No obstante, a Buñuel le gustaba recorrer diferentes tipos de discursos en su producción, como se refleja en el documental Las Hurdes, Tierra sin pan, presentando un punto de vista comprometido con la realidad social.

Tras la Guerra Civil, se exilió, leal con la República, a EEUU y acabó finalmente en México donde empezaría una etapa en la que dirigió 20 de sus 32 películas.

En su etapa mexicana se puede observar el contraste del Buñuel más comercial, con su obra El gran calavera, con el Buñuel más personal, como Los olvidados, con la que obtuvo el premio de cine de Cannes en 1951 y que fue incluida en el proyecto Memoria del mundo de la Unesco.
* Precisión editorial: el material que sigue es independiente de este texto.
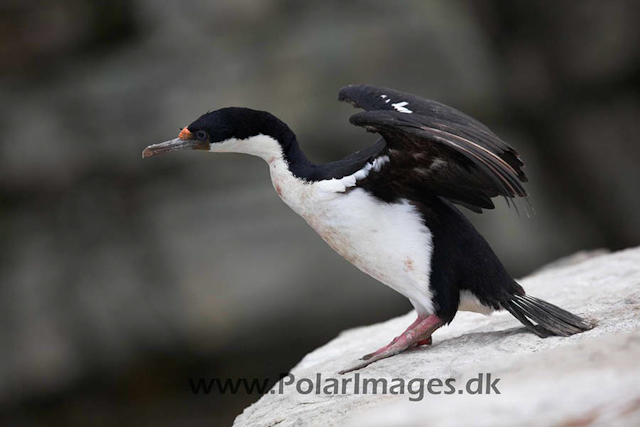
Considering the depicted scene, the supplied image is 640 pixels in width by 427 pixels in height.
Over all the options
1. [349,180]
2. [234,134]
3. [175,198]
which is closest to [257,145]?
[234,134]

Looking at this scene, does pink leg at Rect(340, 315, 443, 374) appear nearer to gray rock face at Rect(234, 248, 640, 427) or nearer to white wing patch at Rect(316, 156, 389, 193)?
gray rock face at Rect(234, 248, 640, 427)

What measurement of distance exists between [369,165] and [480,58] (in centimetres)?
551

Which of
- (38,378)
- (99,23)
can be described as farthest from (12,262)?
(99,23)

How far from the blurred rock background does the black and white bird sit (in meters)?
4.12

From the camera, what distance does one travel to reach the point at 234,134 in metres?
3.79

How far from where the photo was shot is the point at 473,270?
11.9 feet

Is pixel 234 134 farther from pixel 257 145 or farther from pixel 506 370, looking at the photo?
pixel 506 370

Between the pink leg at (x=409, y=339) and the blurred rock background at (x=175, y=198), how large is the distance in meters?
4.15

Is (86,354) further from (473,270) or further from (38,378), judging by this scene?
(473,270)

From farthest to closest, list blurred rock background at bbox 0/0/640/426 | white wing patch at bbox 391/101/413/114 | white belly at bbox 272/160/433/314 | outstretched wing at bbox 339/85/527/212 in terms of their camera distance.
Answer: blurred rock background at bbox 0/0/640/426
white wing patch at bbox 391/101/413/114
white belly at bbox 272/160/433/314
outstretched wing at bbox 339/85/527/212

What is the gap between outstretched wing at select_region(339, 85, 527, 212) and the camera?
9.98 ft

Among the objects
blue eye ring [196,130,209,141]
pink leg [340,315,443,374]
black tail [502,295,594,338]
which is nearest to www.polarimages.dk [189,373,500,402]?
pink leg [340,315,443,374]

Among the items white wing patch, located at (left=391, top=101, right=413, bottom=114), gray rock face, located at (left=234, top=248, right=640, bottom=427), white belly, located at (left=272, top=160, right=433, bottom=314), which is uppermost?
white wing patch, located at (left=391, top=101, right=413, bottom=114)

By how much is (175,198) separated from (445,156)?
5074mm
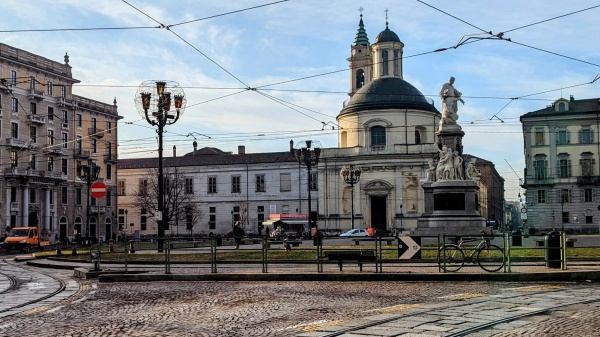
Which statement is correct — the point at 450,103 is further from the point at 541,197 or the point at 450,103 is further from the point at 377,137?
the point at 541,197

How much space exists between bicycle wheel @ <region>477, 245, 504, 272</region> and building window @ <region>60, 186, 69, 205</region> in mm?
64232

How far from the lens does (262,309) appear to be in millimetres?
12422

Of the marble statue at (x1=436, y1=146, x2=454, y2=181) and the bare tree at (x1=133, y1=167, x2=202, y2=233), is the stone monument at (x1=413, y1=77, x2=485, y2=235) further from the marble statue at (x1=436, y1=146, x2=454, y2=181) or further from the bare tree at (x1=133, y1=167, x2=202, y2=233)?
the bare tree at (x1=133, y1=167, x2=202, y2=233)

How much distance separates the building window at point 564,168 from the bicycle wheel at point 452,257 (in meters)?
68.0

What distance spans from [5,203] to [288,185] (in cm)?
3767

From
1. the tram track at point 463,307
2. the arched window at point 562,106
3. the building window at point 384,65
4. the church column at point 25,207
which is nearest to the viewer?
the tram track at point 463,307

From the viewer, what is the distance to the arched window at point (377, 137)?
80750mm

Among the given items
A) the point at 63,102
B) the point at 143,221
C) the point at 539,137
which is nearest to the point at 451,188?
the point at 63,102

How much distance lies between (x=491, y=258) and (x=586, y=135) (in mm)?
69472

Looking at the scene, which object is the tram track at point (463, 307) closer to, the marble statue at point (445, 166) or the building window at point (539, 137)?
the marble statue at point (445, 166)

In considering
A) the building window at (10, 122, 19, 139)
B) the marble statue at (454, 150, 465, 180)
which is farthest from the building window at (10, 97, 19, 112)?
the marble statue at (454, 150, 465, 180)

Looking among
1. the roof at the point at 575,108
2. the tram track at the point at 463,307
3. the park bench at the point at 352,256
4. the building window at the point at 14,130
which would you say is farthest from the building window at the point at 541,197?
the tram track at the point at 463,307

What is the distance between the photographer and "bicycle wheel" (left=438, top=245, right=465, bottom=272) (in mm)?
19423

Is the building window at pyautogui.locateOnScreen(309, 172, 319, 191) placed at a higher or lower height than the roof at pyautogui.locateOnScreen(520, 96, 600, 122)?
lower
Buñuel vivió el resto de su vida en México, interesado enormemente por el boom artístico iberoamericano, por autores como Julio Cortázar, Octavio Paz, o Gabriel García Márquez, y sólo volvería a España en 1961 para dirigir el filme Viridiana, ganador de la Palma de Oro en Cannes.

Finalmente, en 1973, se convertiría en el primer director español en ganar el Oscar a la mejor película de habla no inglesa gracias a El discreto encanto de la burguesía, uno de cuyos carteles promocionales está presente en la Biblioteca.